A glimpse into the future of Obama care

Again, Britain reminds us of the possible consequences of allowing the government to control health care.  (See here and here.)

As always, what amazes me about the Left is it’s never ending optimism about the government.  Its members will cheerfully concede that the government pretty much bungles most of the things on which it gets its hands, and they’re terrified of the government when the “other” party is in power.  Nevertheless, in masterful cognitive dissonance, they’re always willing to turn over more and more of their lives to that same government.

Despite failure after failure after failure, those on the Left are always perfectly sure that this time (with Carter, with Clinton, with Obama, etc.), they’ll get it right.  They’ll never concede that their theory is flawed — that statism is imperfect and by its nature cannot achieve they goals they set for it — but will always insist that the execution was flawed and that this time it will work.  A hundred million lives have been lost in this quest for statist perfection, and hundreds of millions more have been made drab, depressing, demoralizing and dangerous.

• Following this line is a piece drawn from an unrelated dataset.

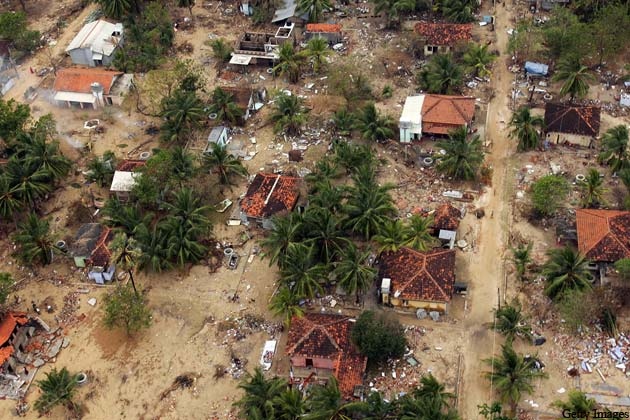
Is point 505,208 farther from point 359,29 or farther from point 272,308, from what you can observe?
point 359,29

Let me say it again:  The market is imperfect, but the spur of competition forces those who wish to survive to offer a service that consumers will buy.  In a properly functioning marketplace, the government’s only role should be to ensure that no one is cheating the market. If one takes away this competition — making government the only game in town — there is nothing, absolutely nothing, that gives the workers in that statist system any incentive to provide a decent service.  So what if they do nothing at all?  There’s nowhere else to go.